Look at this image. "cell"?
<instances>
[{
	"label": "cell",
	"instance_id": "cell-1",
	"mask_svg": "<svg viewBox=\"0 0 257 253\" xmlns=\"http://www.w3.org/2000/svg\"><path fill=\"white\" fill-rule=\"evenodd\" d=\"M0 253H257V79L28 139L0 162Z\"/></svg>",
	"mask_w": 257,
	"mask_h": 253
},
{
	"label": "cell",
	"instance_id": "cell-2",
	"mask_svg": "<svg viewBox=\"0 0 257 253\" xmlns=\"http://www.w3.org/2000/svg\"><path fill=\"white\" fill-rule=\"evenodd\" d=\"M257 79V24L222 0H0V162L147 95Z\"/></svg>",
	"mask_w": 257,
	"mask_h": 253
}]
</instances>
□ □ □ □ □
[What you have to do]: Put all the lines above into a JSON list of strings, one string per line, leaving out any blank lines.

[Result below]:
[
  "Look at this image. \"cell\"?",
  "<instances>",
  "[{",
  "\t\"label\": \"cell\",",
  "\t\"instance_id\": \"cell-1\",",
  "\t\"mask_svg\": \"<svg viewBox=\\\"0 0 257 253\\\" xmlns=\\\"http://www.w3.org/2000/svg\\\"><path fill=\\\"white\\\" fill-rule=\\\"evenodd\\\" d=\\\"M0 253H257V79L28 139L0 162Z\\\"/></svg>\",",
  "\t\"mask_w\": 257,",
  "\t\"mask_h\": 253",
  "},",
  "{",
  "\t\"label\": \"cell\",",
  "\t\"instance_id\": \"cell-2\",",
  "\t\"mask_svg\": \"<svg viewBox=\\\"0 0 257 253\\\" xmlns=\\\"http://www.w3.org/2000/svg\\\"><path fill=\\\"white\\\" fill-rule=\\\"evenodd\\\" d=\\\"M257 79V24L222 0H0V162L147 95Z\\\"/></svg>\",",
  "\t\"mask_w\": 257,",
  "\t\"mask_h\": 253",
  "}]",
  "</instances>"
]